What really got her attention was the children suffering from epilepsy who were finding relief and improvement in their condition from taking CBD and yet the government persisted in banning it.
She says: “We were motivated by listening to parents. It was working but neither the Irish nor UK governments would grant licences.” Some of the parents were forced to sell up and move to Holland.
Now it is possible to get CBD on prescription but – and it’s a very big but – there is only one licensed producer in this country and the price means that the NHS severely limits the number of children who can have it. McCoy is a straight-shooter when it comes to the industry. She accuses pharma companies of being greedy: “We know how much it costs to make. We know how cheap the raw material is. My view is that they’ve made it inaccessible.”
She says CBD should be licensed for the treatment of pain and anxiety too: “It’s a much better alternative to opioids because it’s non-addictive.”
She insists on the difference between cannabidiol and tetrahydracannabidol – THC – the psychoactive component of cannabis that might have a separate role in medicine. She says: “People in government are ignorant of the distinction: they need to educate themselves.”
You don’t smoke Pureis. Their CBD is a food supplement taken either as a capsule or in liquid form and it’s already sold here (at Boots and Holland & Barrett) and in the US. It’s backed by clinical studies and ticks all the health safety boxes and has received the Novel Food validation from the EU and the UK.
Chanelle says: “There are a lot of cowboys, 55 percent of the products on the UK and Ireland markets have illegal levels of THC.”
The Pureis cannabidiol is not, in fact, extracted from cannabis: it’s produced purely synthetically, in a way that mimics the chemical structure of the therapeutic part of cannabis.
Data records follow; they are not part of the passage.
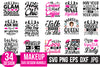 Makeup SVG Bundle 8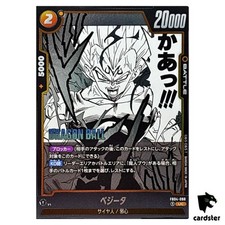 Vegeta FB04-051 Prices | Dragon Ball Fusion World Manga Booster 01
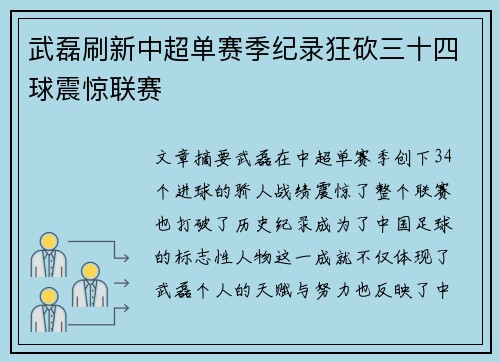 武磊刷新中超单赛季纪录狂砍三十四球震惊联赛 武磊刷新中超单赛季纪录狂砍三十四球震惊联赛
The advantage of doing it this way is that you don’t accidentally pick up a certain amount of THC to go along with it. They guarantee not just zero THC but no toxins or pollutants of any kind – hence the name. Maybe they could have called it the Real McCoy.
Ultimately, Chanelle’s ambition is to market CBD as a high-dosage medicine as well as a low-dosage food supplement. She agrees that solving people’s problems is a good way of making money but, then again, she has enough money and it’s more about making the right product available to the greatest number. She says: “For us, it’s values before dollars, not the other way round.”
She argues that the fact that CBD helps to reduce inflammation means that it can have a positive impact on a whole range of different conditions, including notably insomnia and fibromyalgia. Clinical studies continue but she says: “We hope to be the second in the world to get it registered as a medicine.”
In 2015, in the wake of the success of her pharmaceutical business in Ireland, McCoy was invited to become the third female Dragon on the Irish Dragons’ Den. She says she had one golden rule: “Never invest in a business you know nothing about.” She was tempted once to go against her own advice by a gaming venture but she held out. Fortunately, the stuff she does know about still leaves her with a lot of options.
But she comes back to the question of getting CBD to the maximum number of possible beneficiaries. One thing that is going to help Pureis is having some well-known faces as brand ambassadors, including actor Martine McCutcheon, who suffers from fibromyalgia and chronic fatigue syndrome, Mike Tindall from the realm of rugby, who must have a few aches and pains, and finally Sir AP McCoy himself – 20 times a champion jockey and 700 times a casualty. I imagine Mr McCoy might have found it hard to turn down Mrs McCoy.